Well I signed off here to help H with his stirfry...but somewhere in there he ended up on the couch watching T.V. and I ended up cooking dinner alone (didn't realize this annoyed me until much later).
We ate, nice. But then he settled in to watch "Celebrity Survivor", which is lame by anyone's standards (we didn't watch American Idol, or the last three real Survivors, because H didn't like the genre!)
I took about an hour of it, then at 10 asked if there was anything else on. He made a half-hearted search of the guide and just left it on that dumb show.
So I went into the back room and finished a novel I'd been reading.
But then, I just got so agitated! I felt like getting on here, or journalling, but I felt constrained, like I couldn't. Like I was a kid and had my "computer privileges" taken away. (point of fact, he never said I couldn't journal, but wouldn't that equally take away from our "quality time"?)
And what kind of quality time was that anyway???
Yes, Sage, I'm very resentful of him seeking to put limitations on my bb activities. I WAS limiting them, making sure it didn't nip into our time together, you all probably know that (eg..H just ran to the store, thought I'd pop in...).
I just felt such incredible agitation and rage last night. Then I went to the bathroom (figured a xanax might help) and noticed how disgustingly filthy it was.
So I set about cleaning it, with some vigor. H called out from the livingroom "Are you okay in there?".
I responded (sarcastically, no doubt) "About as okay as one can be scrubbing the toilet!" he said I was making a lot of noise, banging things around (true). I said "I'm sorry, I didn't mean to wake you".
(the fact that he didn't jump back on this, suggests he might well have been dozing off, I just made an educated guess)

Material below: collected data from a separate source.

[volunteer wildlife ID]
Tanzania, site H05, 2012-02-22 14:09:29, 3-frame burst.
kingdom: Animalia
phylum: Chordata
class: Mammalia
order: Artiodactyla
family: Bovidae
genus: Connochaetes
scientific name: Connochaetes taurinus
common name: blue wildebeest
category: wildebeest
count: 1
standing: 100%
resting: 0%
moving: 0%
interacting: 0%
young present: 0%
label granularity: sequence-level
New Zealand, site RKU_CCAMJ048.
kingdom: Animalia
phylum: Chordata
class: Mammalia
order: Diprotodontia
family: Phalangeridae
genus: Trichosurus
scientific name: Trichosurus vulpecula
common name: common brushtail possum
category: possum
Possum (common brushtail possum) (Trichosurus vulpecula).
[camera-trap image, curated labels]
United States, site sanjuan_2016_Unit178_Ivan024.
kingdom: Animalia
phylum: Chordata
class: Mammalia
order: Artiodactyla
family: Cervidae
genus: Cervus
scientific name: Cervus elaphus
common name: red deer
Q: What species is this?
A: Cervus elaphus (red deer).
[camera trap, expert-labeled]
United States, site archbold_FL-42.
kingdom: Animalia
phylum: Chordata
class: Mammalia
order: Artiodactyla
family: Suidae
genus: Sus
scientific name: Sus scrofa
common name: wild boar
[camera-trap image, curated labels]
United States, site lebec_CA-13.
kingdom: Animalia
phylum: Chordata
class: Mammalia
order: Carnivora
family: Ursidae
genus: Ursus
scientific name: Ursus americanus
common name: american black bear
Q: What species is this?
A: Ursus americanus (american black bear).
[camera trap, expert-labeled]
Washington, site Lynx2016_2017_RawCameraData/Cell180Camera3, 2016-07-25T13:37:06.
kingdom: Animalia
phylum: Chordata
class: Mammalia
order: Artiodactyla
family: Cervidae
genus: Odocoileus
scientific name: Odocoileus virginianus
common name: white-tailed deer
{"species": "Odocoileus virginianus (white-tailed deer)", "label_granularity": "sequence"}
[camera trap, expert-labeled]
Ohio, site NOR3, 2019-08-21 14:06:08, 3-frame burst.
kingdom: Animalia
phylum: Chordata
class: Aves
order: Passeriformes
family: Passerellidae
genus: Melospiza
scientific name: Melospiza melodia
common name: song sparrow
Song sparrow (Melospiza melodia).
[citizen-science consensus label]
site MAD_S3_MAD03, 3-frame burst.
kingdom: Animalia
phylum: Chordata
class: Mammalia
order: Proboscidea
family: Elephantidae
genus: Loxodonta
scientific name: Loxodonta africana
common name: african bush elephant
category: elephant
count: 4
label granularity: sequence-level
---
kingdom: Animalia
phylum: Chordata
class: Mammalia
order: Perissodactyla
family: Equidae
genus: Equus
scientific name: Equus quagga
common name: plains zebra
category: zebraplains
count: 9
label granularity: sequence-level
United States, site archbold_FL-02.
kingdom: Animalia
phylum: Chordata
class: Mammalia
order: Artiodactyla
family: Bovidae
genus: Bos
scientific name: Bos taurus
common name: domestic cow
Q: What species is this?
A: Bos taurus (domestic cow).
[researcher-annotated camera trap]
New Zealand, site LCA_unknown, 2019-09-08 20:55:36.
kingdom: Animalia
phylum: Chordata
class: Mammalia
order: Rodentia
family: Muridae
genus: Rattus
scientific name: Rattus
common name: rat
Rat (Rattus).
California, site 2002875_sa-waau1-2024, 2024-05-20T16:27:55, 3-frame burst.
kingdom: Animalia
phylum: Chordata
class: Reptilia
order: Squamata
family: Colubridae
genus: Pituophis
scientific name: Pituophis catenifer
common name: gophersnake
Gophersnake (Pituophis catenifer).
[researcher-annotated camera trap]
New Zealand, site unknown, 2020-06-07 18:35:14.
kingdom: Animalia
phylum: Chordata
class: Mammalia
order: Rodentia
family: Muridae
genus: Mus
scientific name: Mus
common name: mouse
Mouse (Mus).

He walked up and said that I was pissed off at him, and wanted to talk about it. I said (as we agreed in C) that I didn't want to talk about it just then, and I really didn't.
But he persisted, and somehow I mumbled something to the effect of "At least I do something constructive when I'm pissed off"...to which he replied "Meaning that I do something destructive?"
Actually, folks, I hadn't thought that through. I was just feeling resentful that although I'm working and he's been in the house every day for 7 months, I had to be scrubbing the scummy bathtub out.
But in actuality, that's exactly what he did, isn't it?
Decided he wasn't going to "take my sarcasm" any more...and so got on a chatline and had two affairs. Not exactly constructive, was it?
I came on and journalled for a good long time. I mean I was BANGING on these keys! It felt really good. Lots of repressed rage, resentment etc poured out.
Afterwards, H was still awake (unusual) and I told him that I had just journalled, and felt much better for it, that I had a lot of negative emotions piled up and needed to get them out.
He was now angry at me and answered my wish for him to have a good night with some sarcasm. (I wonder if he EVER hears it in himself?)
So things were tense this morning. I had wanted to get out and perhaps go to Chapters to buy a new novel, but he beat me to it. I suppose the 5 odd books he's in the midst of reading aren't enough. (still some anger simmering here! )
But at least he's out of the house and can't accuse me of stealing his quality time by being here.
Yikes!
Wonder how our Counselling session is going to go today.